Salaam and her new best friend, Sarah, take a selfie this year.
“She just started her period. It tears my heart, her first period, all her firsts; when she calls for her mother, she can’t be there for her," she said.

Salaam asked again if I could help her. I meekly admitted that all I could do was record. The disappointment was tangible, even though she politely nodded and said goodbye.

A few months ago, I returned to Souriyat Across Borders.

It was with mixed emotions that I saw Salaam was still there.

My heart ached that she was not with her mother, but of course, I knew she should not go back.
Photographed by Mira Habjouqa.
Salaam and Sarah play with Snapchat, putting cartoon characters on their face.

She greeted me warmly, and proudly demonstrated that she had mastered walking again, an amazing feat considering her internal injuries and initial prognosis that she would never be able to walk again.

Today, she is a serious student, thriving in school.

And at the center, she had found a soulmate, a foster sister, who was always by her side.
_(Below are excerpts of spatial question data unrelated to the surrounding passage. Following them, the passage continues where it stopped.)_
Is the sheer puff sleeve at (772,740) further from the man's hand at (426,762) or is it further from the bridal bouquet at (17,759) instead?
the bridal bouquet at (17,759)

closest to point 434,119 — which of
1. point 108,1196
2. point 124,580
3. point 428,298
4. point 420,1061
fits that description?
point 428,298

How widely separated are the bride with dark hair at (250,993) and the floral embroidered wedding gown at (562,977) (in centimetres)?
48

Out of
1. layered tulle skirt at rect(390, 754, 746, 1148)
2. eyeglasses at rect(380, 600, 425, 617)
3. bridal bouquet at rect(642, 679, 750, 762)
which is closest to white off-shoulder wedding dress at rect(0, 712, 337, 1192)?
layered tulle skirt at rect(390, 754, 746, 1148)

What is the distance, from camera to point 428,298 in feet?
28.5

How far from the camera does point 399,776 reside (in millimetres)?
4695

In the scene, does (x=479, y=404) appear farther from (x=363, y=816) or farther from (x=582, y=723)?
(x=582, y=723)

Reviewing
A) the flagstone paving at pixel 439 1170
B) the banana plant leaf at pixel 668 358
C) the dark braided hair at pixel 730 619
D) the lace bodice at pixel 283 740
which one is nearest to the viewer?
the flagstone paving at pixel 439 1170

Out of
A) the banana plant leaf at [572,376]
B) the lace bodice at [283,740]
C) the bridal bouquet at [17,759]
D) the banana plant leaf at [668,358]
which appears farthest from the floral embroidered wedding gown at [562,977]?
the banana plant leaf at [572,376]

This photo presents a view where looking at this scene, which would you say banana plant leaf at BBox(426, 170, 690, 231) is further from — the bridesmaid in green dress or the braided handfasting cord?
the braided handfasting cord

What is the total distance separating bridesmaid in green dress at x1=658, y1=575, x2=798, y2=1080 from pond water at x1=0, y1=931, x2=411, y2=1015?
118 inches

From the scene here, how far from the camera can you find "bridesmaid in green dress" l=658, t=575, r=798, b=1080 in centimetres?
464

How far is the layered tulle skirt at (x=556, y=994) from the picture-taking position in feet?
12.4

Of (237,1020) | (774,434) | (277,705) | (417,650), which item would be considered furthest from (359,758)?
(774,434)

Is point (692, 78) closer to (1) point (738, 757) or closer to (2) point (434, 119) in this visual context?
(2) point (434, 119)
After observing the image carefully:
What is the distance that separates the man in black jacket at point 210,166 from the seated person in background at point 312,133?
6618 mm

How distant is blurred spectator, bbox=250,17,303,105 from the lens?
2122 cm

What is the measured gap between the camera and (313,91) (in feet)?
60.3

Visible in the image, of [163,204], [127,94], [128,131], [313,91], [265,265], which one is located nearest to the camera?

I watched as they giggled and whispered, taking selfies with Snapchat filters.

Sarah, 26, is a fellow patient who also lost a leg in an air strike that sent her flying off her roof in early 2013. She and Salaam have developed an intense relationship that speaks to family being more than just blood.

Their relationship inspires them to try to recover and, most importantly, to hope.